歴史上、伝承上の人名をつけたあだな・その5
佐藤 文俊
事例研究
C-3 『水滸伝』関連のあだな 燕青(浪子)
■イメージ
北京の人。あだなはプレイボーイ〈浪子〉。幼くして両親をなくし、豪商盧俊義(後、梁山泊二位、宋江に次ぐ副首領)の家で育てられる。色白の美男子で、全身に見事な刺青を施す。武芸・芸能百般に通じる。相撲が特に強く、暴れ者の李逵さえも投げ飛ばすので、宋江から李逵のお目付けを命じられる。忠義者で弁舌さわやか、利害を冷静に計算することができる人物である。出処進退を心得、多数の犠牲をともなって方臘の乱を鎮圧し開封に凱旋しようとする主人の盧俊義に対し、都に凱旋して帰るのは危険と過去の事例を引き、ここで官職を返し密かに脱出し静かな場所で余生をおくりませんかと提起するも、盧俊義はこれを受け入れなかったため、燕青は宋江には書置きして去った(100回本の99回)。



事例(1)張汝金
前回述べた宋江をあだなとする事例(1)王中考と同様、崇禎5年8月、三辺総督洪承疇の指揮下で可天飛連合集団の大規模な掃討作戦が実施されたが、その際洪承疇直属の標兵に殺害された流賊幹部の一人があだな燕青を名乗るが、彼についてはその他の情報はない。
事例(2)氏名不詳
崇禎14年正月、山東総兵楊御蕃の指揮下で直隷大名府開州東明県から山東西部にかけての山岳地帯を拠点(「老巣」)とする23名の有力賊首(「大寇」)を殺害したが、その一人にあだな燕青を名乗る賊首がいた(1)。
事例(3)朱安世
崇禎15年11月、河南の主要都市が流賊に落とされつつあったが、河南帰徳府永城県では元遵義総兵の劉超が防衛の指揮をとっていた。彼は自身の兵力の一部に周辺の土賊を編入し、戦闘や城内の監視に当たらせていたが、彼の方式に反対する有力郷紳と対立が深刻化し、この月ついに劉超は郷紳・生員等百余人を殺害するという事態に発展した。16年1月、この件で劉超討伐を命じられた河南巡撫の王漢が永城県に到着すると、劉超の部下が王漢を殺害したが、劉超はそれ以上に抵抗するつもりはなく、まもなく捕捉され北京で処刑された。劉超軍に組み込まれた一部の土賊(「永城余寇」)は明に降るを潔しとせず、運河沿いの徐州・宿州等の反乱集団に加わった。その賊首の一人朱世安があだな燕青を名乗っていた(2)。

# 課題の内容:
燕青をあだなとする事例研究の文章を、最後の文の後から引き継いで書き進めてください。 この後に続く項目は、文章とは別の資料である。

(空間に関する質問の記録)
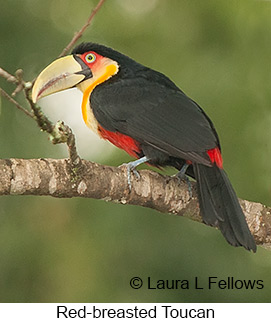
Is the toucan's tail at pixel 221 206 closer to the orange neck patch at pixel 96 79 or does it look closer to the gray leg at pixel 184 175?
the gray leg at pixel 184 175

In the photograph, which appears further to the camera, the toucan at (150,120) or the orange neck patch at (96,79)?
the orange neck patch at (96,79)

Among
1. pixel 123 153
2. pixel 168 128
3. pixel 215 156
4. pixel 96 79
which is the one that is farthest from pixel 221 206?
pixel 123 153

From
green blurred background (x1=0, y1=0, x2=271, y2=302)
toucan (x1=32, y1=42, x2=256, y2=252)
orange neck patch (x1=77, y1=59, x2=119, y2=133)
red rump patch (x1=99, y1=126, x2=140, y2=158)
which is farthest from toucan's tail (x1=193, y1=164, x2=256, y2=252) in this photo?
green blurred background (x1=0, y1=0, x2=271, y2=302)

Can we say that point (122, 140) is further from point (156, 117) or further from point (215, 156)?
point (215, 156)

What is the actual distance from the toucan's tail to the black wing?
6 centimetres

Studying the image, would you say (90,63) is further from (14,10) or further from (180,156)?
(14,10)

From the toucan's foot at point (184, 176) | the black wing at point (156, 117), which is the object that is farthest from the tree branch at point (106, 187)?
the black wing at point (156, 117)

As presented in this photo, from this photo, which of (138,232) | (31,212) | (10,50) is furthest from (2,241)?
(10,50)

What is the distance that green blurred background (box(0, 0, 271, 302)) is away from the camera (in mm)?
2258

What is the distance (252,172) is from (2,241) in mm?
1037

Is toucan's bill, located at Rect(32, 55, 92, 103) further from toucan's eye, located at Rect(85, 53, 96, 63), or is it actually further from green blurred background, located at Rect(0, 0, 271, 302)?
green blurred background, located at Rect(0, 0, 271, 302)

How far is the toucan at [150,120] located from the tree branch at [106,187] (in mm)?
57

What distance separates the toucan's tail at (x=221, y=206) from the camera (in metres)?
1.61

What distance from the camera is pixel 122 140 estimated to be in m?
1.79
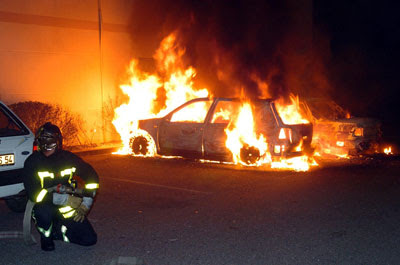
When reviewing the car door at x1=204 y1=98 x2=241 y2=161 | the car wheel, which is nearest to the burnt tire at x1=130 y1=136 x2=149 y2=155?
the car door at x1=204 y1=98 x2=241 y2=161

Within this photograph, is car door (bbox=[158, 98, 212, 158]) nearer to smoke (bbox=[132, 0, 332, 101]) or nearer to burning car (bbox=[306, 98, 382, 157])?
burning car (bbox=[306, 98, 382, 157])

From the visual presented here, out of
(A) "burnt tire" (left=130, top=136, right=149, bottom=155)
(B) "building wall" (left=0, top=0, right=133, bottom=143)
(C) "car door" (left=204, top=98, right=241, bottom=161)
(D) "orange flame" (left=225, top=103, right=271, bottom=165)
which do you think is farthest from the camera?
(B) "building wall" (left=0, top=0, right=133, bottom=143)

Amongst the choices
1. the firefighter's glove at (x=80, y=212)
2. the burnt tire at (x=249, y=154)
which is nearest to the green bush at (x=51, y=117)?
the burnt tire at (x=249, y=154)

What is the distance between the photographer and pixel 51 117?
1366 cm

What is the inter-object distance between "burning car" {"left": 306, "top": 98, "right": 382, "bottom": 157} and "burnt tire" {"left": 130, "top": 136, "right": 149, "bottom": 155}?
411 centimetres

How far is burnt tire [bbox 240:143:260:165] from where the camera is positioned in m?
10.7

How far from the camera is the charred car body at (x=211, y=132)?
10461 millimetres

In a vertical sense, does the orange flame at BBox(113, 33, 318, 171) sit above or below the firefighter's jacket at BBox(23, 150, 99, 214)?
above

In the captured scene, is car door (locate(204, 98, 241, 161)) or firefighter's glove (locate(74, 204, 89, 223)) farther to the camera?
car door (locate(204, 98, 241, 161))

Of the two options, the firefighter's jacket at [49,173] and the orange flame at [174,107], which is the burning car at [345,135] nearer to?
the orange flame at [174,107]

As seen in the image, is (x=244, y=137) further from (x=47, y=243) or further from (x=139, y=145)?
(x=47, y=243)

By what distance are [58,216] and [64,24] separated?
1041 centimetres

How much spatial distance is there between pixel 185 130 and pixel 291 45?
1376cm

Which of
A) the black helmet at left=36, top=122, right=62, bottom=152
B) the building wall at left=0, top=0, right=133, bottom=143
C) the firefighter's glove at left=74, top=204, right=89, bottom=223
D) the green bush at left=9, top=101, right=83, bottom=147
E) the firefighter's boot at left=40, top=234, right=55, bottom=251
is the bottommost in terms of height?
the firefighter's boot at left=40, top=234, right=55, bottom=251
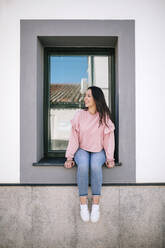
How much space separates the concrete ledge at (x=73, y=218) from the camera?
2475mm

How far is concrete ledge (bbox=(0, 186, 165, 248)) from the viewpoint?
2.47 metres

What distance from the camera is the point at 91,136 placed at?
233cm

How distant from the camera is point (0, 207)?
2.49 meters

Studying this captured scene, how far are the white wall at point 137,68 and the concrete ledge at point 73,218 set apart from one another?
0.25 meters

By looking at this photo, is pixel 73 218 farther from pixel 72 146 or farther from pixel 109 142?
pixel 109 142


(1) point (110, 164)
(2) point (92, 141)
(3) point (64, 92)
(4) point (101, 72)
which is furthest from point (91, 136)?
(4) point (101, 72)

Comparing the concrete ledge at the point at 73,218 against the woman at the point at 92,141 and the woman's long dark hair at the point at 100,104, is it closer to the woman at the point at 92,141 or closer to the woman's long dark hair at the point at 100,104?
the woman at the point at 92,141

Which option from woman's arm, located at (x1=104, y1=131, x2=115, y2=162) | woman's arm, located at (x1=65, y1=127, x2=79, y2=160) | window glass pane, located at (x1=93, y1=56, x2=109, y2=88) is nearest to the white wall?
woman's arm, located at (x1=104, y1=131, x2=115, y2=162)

# 出力結果:
燕青をあだなとする事例は流賊2、土賊1の零細な史料三例であるので「完全無欠に限りなく近いと思われる人物」(3)像にあこがれたのか、彼の個々の事象に魅力を感じたのか想像することは難しい。
事例研究
C-4 『水滸伝』関連のあだな 関索
■イメージ
関羽の息子は関平と関興で、関索は彼の息子ではない。関索は宋代、民間で豪勇無双の人物として知られ、南宋の杭州の角觝(相撲)取りのしこ名にも張関索・賽関索等があり、盗賊や軍人の中にも関索をあだなとする者がいた(4) 。『水滸伝』中の楊雄もあだなを〈病関索〉といったことから、宋代の「水滸物語」と結びついた。姓が「関」ということで「武勇な人物の関索がいつのまにか関羽と結びついて…関羽の息子の一人となった」と推察される。関索は原『三国志演義』には見られず、最も早く登場する現存の版本は万暦19(1591)年刊『新刊校正古本大字音釈三国志通俗演義』(周日校本)といわれる(5)。
事例(1)劉正国
崇禎4年6月、明軍に追われて黄河を渡河した陝西の流賊集団のリーダー王嘉允が山西の陽城で殺害された後、後継として紫金梁(本名・王自用)が選出された。その推薦人の賊首の一人に関索(本名・劉正国)がいた(『烈皇小識』巻3)。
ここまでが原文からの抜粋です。